Activities- (A) : This bank of activities is designed to add Systematic Phonics, Vocabulary Development, and Reading Comprehension Skills instruction into ESOL Level 1 lessons.  The activities may be used as a whole-class period or incorporated in 20-minute segments over several days, as the teacher deems appropriate.  Activities may be used in large-group or small-group settings.

 

Homework- (H):  This bank of activities is designed to add Systematic Phonics, Vocabulary Development, and Reading Comprehension Skills instruction into ESOL Level 1 homework assignments.  Assignments may be given on a daily, bi-weekly, or weekly basis, as deemed appropriate by the teacher.  Research shows that increased reading in the target language improves fluency, comprehension, and language acquisition.

 

(A1) - After a lesson introducing vocabulary and concepts related to telephone communication, students will review consonant and vowel sounds taught in previous lessons (blends, digraphs, short vowel sounds with CVC, long vowel sounds with CVCE and variant spellings, vowel+R, dipthongs) by listing vocabulary on board and pronouncing words in groups and individually.    Students will work in groups using copies of pages from a telephone directory (yellow pages) to create dialogues using vocabulary.  Students will also label one word found in the telephone directory pages from each sound group: blend, digraph, short vowel, long vowel, dipthong, vowel+R.

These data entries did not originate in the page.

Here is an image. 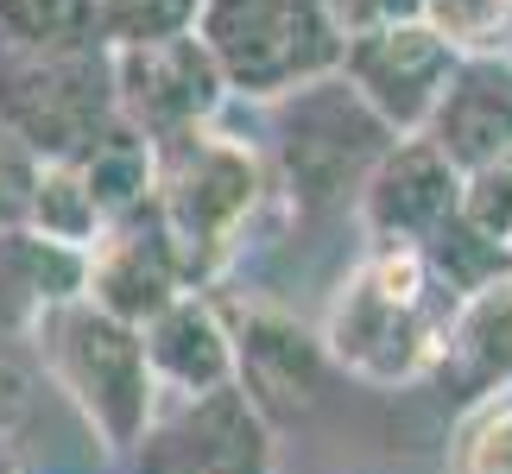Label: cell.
I'll use <instances>...</instances> for the list:
<instances>
[{
	"mask_svg": "<svg viewBox=\"0 0 512 474\" xmlns=\"http://www.w3.org/2000/svg\"><path fill=\"white\" fill-rule=\"evenodd\" d=\"M266 196H272L266 152L241 140V133H228L222 121L159 146L152 215H159L190 291H215L228 279V266L241 260Z\"/></svg>",
	"mask_w": 512,
	"mask_h": 474,
	"instance_id": "obj_1",
	"label": "cell"
},
{
	"mask_svg": "<svg viewBox=\"0 0 512 474\" xmlns=\"http://www.w3.org/2000/svg\"><path fill=\"white\" fill-rule=\"evenodd\" d=\"M443 316L449 298L424 272L418 247H392V253H367L336 285L317 342L329 367H342L348 380L399 392V386H424Z\"/></svg>",
	"mask_w": 512,
	"mask_h": 474,
	"instance_id": "obj_2",
	"label": "cell"
},
{
	"mask_svg": "<svg viewBox=\"0 0 512 474\" xmlns=\"http://www.w3.org/2000/svg\"><path fill=\"white\" fill-rule=\"evenodd\" d=\"M26 342L38 348L51 386L76 405V418L89 424V437L108 456H127L146 437V424L159 418V386H152L140 329L114 323V316L76 298L64 310H51Z\"/></svg>",
	"mask_w": 512,
	"mask_h": 474,
	"instance_id": "obj_3",
	"label": "cell"
},
{
	"mask_svg": "<svg viewBox=\"0 0 512 474\" xmlns=\"http://www.w3.org/2000/svg\"><path fill=\"white\" fill-rule=\"evenodd\" d=\"M196 38L228 83V102L272 108L279 95L342 70V26L329 0H203Z\"/></svg>",
	"mask_w": 512,
	"mask_h": 474,
	"instance_id": "obj_4",
	"label": "cell"
},
{
	"mask_svg": "<svg viewBox=\"0 0 512 474\" xmlns=\"http://www.w3.org/2000/svg\"><path fill=\"white\" fill-rule=\"evenodd\" d=\"M392 133L367 114V102L336 76L304 83L272 102V165L298 209H348L367 171L380 165Z\"/></svg>",
	"mask_w": 512,
	"mask_h": 474,
	"instance_id": "obj_5",
	"label": "cell"
},
{
	"mask_svg": "<svg viewBox=\"0 0 512 474\" xmlns=\"http://www.w3.org/2000/svg\"><path fill=\"white\" fill-rule=\"evenodd\" d=\"M114 121L121 114H114V83H108L102 45L0 57V127L38 165H76Z\"/></svg>",
	"mask_w": 512,
	"mask_h": 474,
	"instance_id": "obj_6",
	"label": "cell"
},
{
	"mask_svg": "<svg viewBox=\"0 0 512 474\" xmlns=\"http://www.w3.org/2000/svg\"><path fill=\"white\" fill-rule=\"evenodd\" d=\"M108 83H114V114L152 146L184 140L196 127H215L228 108V83L196 32L152 38V45H114Z\"/></svg>",
	"mask_w": 512,
	"mask_h": 474,
	"instance_id": "obj_7",
	"label": "cell"
},
{
	"mask_svg": "<svg viewBox=\"0 0 512 474\" xmlns=\"http://www.w3.org/2000/svg\"><path fill=\"white\" fill-rule=\"evenodd\" d=\"M215 304H222L228 348H234V392L266 424L304 418L329 380V354L317 342V329L266 298H215Z\"/></svg>",
	"mask_w": 512,
	"mask_h": 474,
	"instance_id": "obj_8",
	"label": "cell"
},
{
	"mask_svg": "<svg viewBox=\"0 0 512 474\" xmlns=\"http://www.w3.org/2000/svg\"><path fill=\"white\" fill-rule=\"evenodd\" d=\"M127 474H272V424L234 386L177 399L127 449Z\"/></svg>",
	"mask_w": 512,
	"mask_h": 474,
	"instance_id": "obj_9",
	"label": "cell"
},
{
	"mask_svg": "<svg viewBox=\"0 0 512 474\" xmlns=\"http://www.w3.org/2000/svg\"><path fill=\"white\" fill-rule=\"evenodd\" d=\"M456 64L462 57L449 51L424 19L361 32V38L342 45V83L361 95L367 114L392 133V140H411V133L430 127V114H437Z\"/></svg>",
	"mask_w": 512,
	"mask_h": 474,
	"instance_id": "obj_10",
	"label": "cell"
},
{
	"mask_svg": "<svg viewBox=\"0 0 512 474\" xmlns=\"http://www.w3.org/2000/svg\"><path fill=\"white\" fill-rule=\"evenodd\" d=\"M424 386L456 418H475V411L512 399V279L449 304Z\"/></svg>",
	"mask_w": 512,
	"mask_h": 474,
	"instance_id": "obj_11",
	"label": "cell"
},
{
	"mask_svg": "<svg viewBox=\"0 0 512 474\" xmlns=\"http://www.w3.org/2000/svg\"><path fill=\"white\" fill-rule=\"evenodd\" d=\"M456 190H462V177L449 171V158L424 133L392 140L380 152V165L367 171V184L354 190V222L367 234V253L424 247L456 215Z\"/></svg>",
	"mask_w": 512,
	"mask_h": 474,
	"instance_id": "obj_12",
	"label": "cell"
},
{
	"mask_svg": "<svg viewBox=\"0 0 512 474\" xmlns=\"http://www.w3.org/2000/svg\"><path fill=\"white\" fill-rule=\"evenodd\" d=\"M184 272H177V253L165 241L152 203L127 222H108L102 241L83 253V304L114 316L127 329H146L165 304L184 298Z\"/></svg>",
	"mask_w": 512,
	"mask_h": 474,
	"instance_id": "obj_13",
	"label": "cell"
},
{
	"mask_svg": "<svg viewBox=\"0 0 512 474\" xmlns=\"http://www.w3.org/2000/svg\"><path fill=\"white\" fill-rule=\"evenodd\" d=\"M424 140L449 158L456 177L481 165H506L512 158V70L500 57H462Z\"/></svg>",
	"mask_w": 512,
	"mask_h": 474,
	"instance_id": "obj_14",
	"label": "cell"
},
{
	"mask_svg": "<svg viewBox=\"0 0 512 474\" xmlns=\"http://www.w3.org/2000/svg\"><path fill=\"white\" fill-rule=\"evenodd\" d=\"M146 367L159 399H209V392L234 386V348H228V323L215 291H184L177 304H165L152 323L140 329Z\"/></svg>",
	"mask_w": 512,
	"mask_h": 474,
	"instance_id": "obj_15",
	"label": "cell"
},
{
	"mask_svg": "<svg viewBox=\"0 0 512 474\" xmlns=\"http://www.w3.org/2000/svg\"><path fill=\"white\" fill-rule=\"evenodd\" d=\"M76 298H83V253L76 247H57L32 228L0 234V329L7 335L26 342L51 310Z\"/></svg>",
	"mask_w": 512,
	"mask_h": 474,
	"instance_id": "obj_16",
	"label": "cell"
},
{
	"mask_svg": "<svg viewBox=\"0 0 512 474\" xmlns=\"http://www.w3.org/2000/svg\"><path fill=\"white\" fill-rule=\"evenodd\" d=\"M76 177L95 196L102 222H127L152 203V177H159V146L140 140L127 121H114L102 140H95L83 158H76Z\"/></svg>",
	"mask_w": 512,
	"mask_h": 474,
	"instance_id": "obj_17",
	"label": "cell"
},
{
	"mask_svg": "<svg viewBox=\"0 0 512 474\" xmlns=\"http://www.w3.org/2000/svg\"><path fill=\"white\" fill-rule=\"evenodd\" d=\"M418 260H424V272L437 279V291H443L449 304L475 298V291L500 285V279H512V247H494L487 234L468 228L462 215H449V222L430 234V241L418 247Z\"/></svg>",
	"mask_w": 512,
	"mask_h": 474,
	"instance_id": "obj_18",
	"label": "cell"
},
{
	"mask_svg": "<svg viewBox=\"0 0 512 474\" xmlns=\"http://www.w3.org/2000/svg\"><path fill=\"white\" fill-rule=\"evenodd\" d=\"M26 228L45 234L57 247H76L89 253L102 241V209H95V196L83 190V177L76 165H38V184H32V209H26Z\"/></svg>",
	"mask_w": 512,
	"mask_h": 474,
	"instance_id": "obj_19",
	"label": "cell"
},
{
	"mask_svg": "<svg viewBox=\"0 0 512 474\" xmlns=\"http://www.w3.org/2000/svg\"><path fill=\"white\" fill-rule=\"evenodd\" d=\"M95 45V0H0V57Z\"/></svg>",
	"mask_w": 512,
	"mask_h": 474,
	"instance_id": "obj_20",
	"label": "cell"
},
{
	"mask_svg": "<svg viewBox=\"0 0 512 474\" xmlns=\"http://www.w3.org/2000/svg\"><path fill=\"white\" fill-rule=\"evenodd\" d=\"M203 0H95V45H152V38L196 32Z\"/></svg>",
	"mask_w": 512,
	"mask_h": 474,
	"instance_id": "obj_21",
	"label": "cell"
},
{
	"mask_svg": "<svg viewBox=\"0 0 512 474\" xmlns=\"http://www.w3.org/2000/svg\"><path fill=\"white\" fill-rule=\"evenodd\" d=\"M456 215L475 234H487L494 247H512V158H506V165H481V171L462 177Z\"/></svg>",
	"mask_w": 512,
	"mask_h": 474,
	"instance_id": "obj_22",
	"label": "cell"
},
{
	"mask_svg": "<svg viewBox=\"0 0 512 474\" xmlns=\"http://www.w3.org/2000/svg\"><path fill=\"white\" fill-rule=\"evenodd\" d=\"M449 474H512V399L475 411V418H462Z\"/></svg>",
	"mask_w": 512,
	"mask_h": 474,
	"instance_id": "obj_23",
	"label": "cell"
},
{
	"mask_svg": "<svg viewBox=\"0 0 512 474\" xmlns=\"http://www.w3.org/2000/svg\"><path fill=\"white\" fill-rule=\"evenodd\" d=\"M32 184H38V158L0 127V234L26 228V209H32Z\"/></svg>",
	"mask_w": 512,
	"mask_h": 474,
	"instance_id": "obj_24",
	"label": "cell"
},
{
	"mask_svg": "<svg viewBox=\"0 0 512 474\" xmlns=\"http://www.w3.org/2000/svg\"><path fill=\"white\" fill-rule=\"evenodd\" d=\"M342 38L380 32V26H405V19H424V0H329Z\"/></svg>",
	"mask_w": 512,
	"mask_h": 474,
	"instance_id": "obj_25",
	"label": "cell"
},
{
	"mask_svg": "<svg viewBox=\"0 0 512 474\" xmlns=\"http://www.w3.org/2000/svg\"><path fill=\"white\" fill-rule=\"evenodd\" d=\"M494 57H500V64H506V70H512V32H506V45H500V51H494Z\"/></svg>",
	"mask_w": 512,
	"mask_h": 474,
	"instance_id": "obj_26",
	"label": "cell"
}]
</instances>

(H1) - Write a story using short vowel words with variant spellings.

 

(A2) - Use the dialogues created in the previous activity.  Say, “______ said, ‘_______.’  What vowel sound do you hear in the word ‘said’?”  Students should respond that they hear the short e sound.  If they have trouble hearing the sound, pronounce other short e words (bed, fed, led).  Write the word “said” on the board.  Tell the students that this is the only short e word spelled in this way.  List the following words (bread, breath, dead, death, feather, head, lead/noun, read/past tense, instead, thread, threat, tread, wealth, wealthy, health, healthy, leather, heather, jealous), pronounce the words and ask the students what vowel sound they hear.  Tell them that these words are pronounced with a short e sound even though they use the long e spelling.  These words should be memorized.  All other “ea” words use the long e sound.  Other variant spellings of short vowel sounds are “aunt” – short a, and “love / above / dove-noun / glove / cover / hover / shove” – short u.  Since these words are common but use variant spellings, students should add them to their vocabulary journals.  To practice using the words, ask one student to begin to tell a story and use one of the listed words.  The next student must add a sentence to the story, continuing the logical sequence of the story and adding a new word from the list.  Continue until all the words have been used. 

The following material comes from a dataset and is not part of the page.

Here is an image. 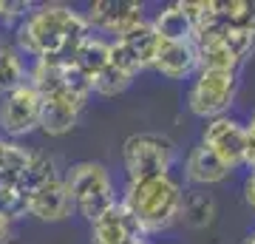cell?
Here are the masks:
<instances>
[{"label":"cell","instance_id":"1","mask_svg":"<svg viewBox=\"0 0 255 244\" xmlns=\"http://www.w3.org/2000/svg\"><path fill=\"white\" fill-rule=\"evenodd\" d=\"M91 34L82 11L63 3L31 6L26 17L14 26V51L31 60H60L68 63L74 48Z\"/></svg>","mask_w":255,"mask_h":244},{"label":"cell","instance_id":"2","mask_svg":"<svg viewBox=\"0 0 255 244\" xmlns=\"http://www.w3.org/2000/svg\"><path fill=\"white\" fill-rule=\"evenodd\" d=\"M184 188L173 173H159L145 179H128L119 205L133 216L142 236L162 233L179 222Z\"/></svg>","mask_w":255,"mask_h":244},{"label":"cell","instance_id":"3","mask_svg":"<svg viewBox=\"0 0 255 244\" xmlns=\"http://www.w3.org/2000/svg\"><path fill=\"white\" fill-rule=\"evenodd\" d=\"M63 185L65 193H68V202H71V210L80 219H85L88 225L97 222L102 213H108L119 202L111 171L102 162H94V159L74 162L65 171Z\"/></svg>","mask_w":255,"mask_h":244},{"label":"cell","instance_id":"4","mask_svg":"<svg viewBox=\"0 0 255 244\" xmlns=\"http://www.w3.org/2000/svg\"><path fill=\"white\" fill-rule=\"evenodd\" d=\"M176 162H179V145L164 134L142 131V134L128 136L122 145V165H125L128 179L173 173Z\"/></svg>","mask_w":255,"mask_h":244},{"label":"cell","instance_id":"5","mask_svg":"<svg viewBox=\"0 0 255 244\" xmlns=\"http://www.w3.org/2000/svg\"><path fill=\"white\" fill-rule=\"evenodd\" d=\"M238 94V71H213L199 68L190 91H187V108L199 119H216L230 114Z\"/></svg>","mask_w":255,"mask_h":244},{"label":"cell","instance_id":"6","mask_svg":"<svg viewBox=\"0 0 255 244\" xmlns=\"http://www.w3.org/2000/svg\"><path fill=\"white\" fill-rule=\"evenodd\" d=\"M43 119V97L28 82L6 91L0 97V131L11 139L34 134Z\"/></svg>","mask_w":255,"mask_h":244},{"label":"cell","instance_id":"7","mask_svg":"<svg viewBox=\"0 0 255 244\" xmlns=\"http://www.w3.org/2000/svg\"><path fill=\"white\" fill-rule=\"evenodd\" d=\"M159 45H162L159 34L153 31L150 20H145V23H139L136 28H130L128 34L111 40V65L122 68V71L130 74V77H136L139 71L153 68V60H156V54H159Z\"/></svg>","mask_w":255,"mask_h":244},{"label":"cell","instance_id":"8","mask_svg":"<svg viewBox=\"0 0 255 244\" xmlns=\"http://www.w3.org/2000/svg\"><path fill=\"white\" fill-rule=\"evenodd\" d=\"M210 154H216L221 162L227 165L230 171H238L244 162V122L236 117H216L207 119L201 128V139H199Z\"/></svg>","mask_w":255,"mask_h":244},{"label":"cell","instance_id":"9","mask_svg":"<svg viewBox=\"0 0 255 244\" xmlns=\"http://www.w3.org/2000/svg\"><path fill=\"white\" fill-rule=\"evenodd\" d=\"M88 28H100L114 40L128 34L130 28L145 23V3H133V0H100L91 3L88 11L82 14Z\"/></svg>","mask_w":255,"mask_h":244},{"label":"cell","instance_id":"10","mask_svg":"<svg viewBox=\"0 0 255 244\" xmlns=\"http://www.w3.org/2000/svg\"><path fill=\"white\" fill-rule=\"evenodd\" d=\"M23 205H26V210L34 219H40V222H63V219H68L74 213L60 173H54V176H48V179L26 188Z\"/></svg>","mask_w":255,"mask_h":244},{"label":"cell","instance_id":"11","mask_svg":"<svg viewBox=\"0 0 255 244\" xmlns=\"http://www.w3.org/2000/svg\"><path fill=\"white\" fill-rule=\"evenodd\" d=\"M145 239L133 216L122 205H114L108 213H102L97 222H91V244H133Z\"/></svg>","mask_w":255,"mask_h":244},{"label":"cell","instance_id":"12","mask_svg":"<svg viewBox=\"0 0 255 244\" xmlns=\"http://www.w3.org/2000/svg\"><path fill=\"white\" fill-rule=\"evenodd\" d=\"M153 68L164 80H187L199 71V51L193 40H176V43H162L159 54L153 60Z\"/></svg>","mask_w":255,"mask_h":244},{"label":"cell","instance_id":"13","mask_svg":"<svg viewBox=\"0 0 255 244\" xmlns=\"http://www.w3.org/2000/svg\"><path fill=\"white\" fill-rule=\"evenodd\" d=\"M230 168L224 162H221L216 154H210L207 148L201 142H196L187 151V156H184V176H187V182L190 185H196V188H210V185H221L224 179H230Z\"/></svg>","mask_w":255,"mask_h":244},{"label":"cell","instance_id":"14","mask_svg":"<svg viewBox=\"0 0 255 244\" xmlns=\"http://www.w3.org/2000/svg\"><path fill=\"white\" fill-rule=\"evenodd\" d=\"M68 63H71L74 68H80V71L91 80V77H97V74L111 63V40L88 34L77 48H74V54H71Z\"/></svg>","mask_w":255,"mask_h":244},{"label":"cell","instance_id":"15","mask_svg":"<svg viewBox=\"0 0 255 244\" xmlns=\"http://www.w3.org/2000/svg\"><path fill=\"white\" fill-rule=\"evenodd\" d=\"M216 213H219L216 199L210 196L207 190H201V188L184 190L182 210H179V219H182V222H187L190 227L201 230V227H210L213 222H216Z\"/></svg>","mask_w":255,"mask_h":244},{"label":"cell","instance_id":"16","mask_svg":"<svg viewBox=\"0 0 255 244\" xmlns=\"http://www.w3.org/2000/svg\"><path fill=\"white\" fill-rule=\"evenodd\" d=\"M153 31L159 34L162 43H176V40H193V23L187 20L179 3H167L164 9L156 11V17L150 20Z\"/></svg>","mask_w":255,"mask_h":244},{"label":"cell","instance_id":"17","mask_svg":"<svg viewBox=\"0 0 255 244\" xmlns=\"http://www.w3.org/2000/svg\"><path fill=\"white\" fill-rule=\"evenodd\" d=\"M20 82H26V65L23 57L14 51V45H3L0 43V97L6 91L17 88Z\"/></svg>","mask_w":255,"mask_h":244},{"label":"cell","instance_id":"18","mask_svg":"<svg viewBox=\"0 0 255 244\" xmlns=\"http://www.w3.org/2000/svg\"><path fill=\"white\" fill-rule=\"evenodd\" d=\"M133 77L125 74L117 65H105L97 77H91V94H100V97H117V94H125L130 88Z\"/></svg>","mask_w":255,"mask_h":244},{"label":"cell","instance_id":"19","mask_svg":"<svg viewBox=\"0 0 255 244\" xmlns=\"http://www.w3.org/2000/svg\"><path fill=\"white\" fill-rule=\"evenodd\" d=\"M241 168H250V173H255V114L244 122V162Z\"/></svg>","mask_w":255,"mask_h":244},{"label":"cell","instance_id":"20","mask_svg":"<svg viewBox=\"0 0 255 244\" xmlns=\"http://www.w3.org/2000/svg\"><path fill=\"white\" fill-rule=\"evenodd\" d=\"M244 202L255 210V173H250L244 179Z\"/></svg>","mask_w":255,"mask_h":244},{"label":"cell","instance_id":"21","mask_svg":"<svg viewBox=\"0 0 255 244\" xmlns=\"http://www.w3.org/2000/svg\"><path fill=\"white\" fill-rule=\"evenodd\" d=\"M244 31L255 37V3H250V11H247V20H244Z\"/></svg>","mask_w":255,"mask_h":244},{"label":"cell","instance_id":"22","mask_svg":"<svg viewBox=\"0 0 255 244\" xmlns=\"http://www.w3.org/2000/svg\"><path fill=\"white\" fill-rule=\"evenodd\" d=\"M241 244H255V230H253V233H247V236H244V242H241Z\"/></svg>","mask_w":255,"mask_h":244},{"label":"cell","instance_id":"23","mask_svg":"<svg viewBox=\"0 0 255 244\" xmlns=\"http://www.w3.org/2000/svg\"><path fill=\"white\" fill-rule=\"evenodd\" d=\"M3 9H6V0H0V17H3Z\"/></svg>","mask_w":255,"mask_h":244}]
</instances>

(H2) - From at-home reading, list 10 short vowel words using variant spellings.

 

(A3) - Distribute copies of telephone directory pages.  Write a list of 10 names on the board to be inserted into the page provided to students.  Ask students to write the name that would come before and after each name from the list to be inserted.  Example: New Name – Thomas Wilson; Directory Names – James Wilson, Theodore Wilson, William Wilson.  Thomas would be inserted between Theodore Wilson and William Wilson.

(H3) - Give students lists of telephone numbers with recorded messages (example: the school office, public library, post office).  Ask students to call the numbers after hours and record specific information from the messages (name of agency, office hours, etc.)

 

(A4) - Distribute copies of telephone bills.  Ask students main idea, detail, and context clue questions.  Example: Whose bill is this?  What is the total amount due?  What is the home telephone number of the person who must pay this bill?  How much in long distance charges is included in this bill?  What does “directory assistance” mean: help with the telephone book or help in finding directions?

(H4) - Continue at-home reading, adding to vocabulary journals.

 

Evaluation: Participation in group story-telling activity.  80% mastery word-labeling activity; 80% mastery alphabetizing activity; 80% mastery comprehension skill activity.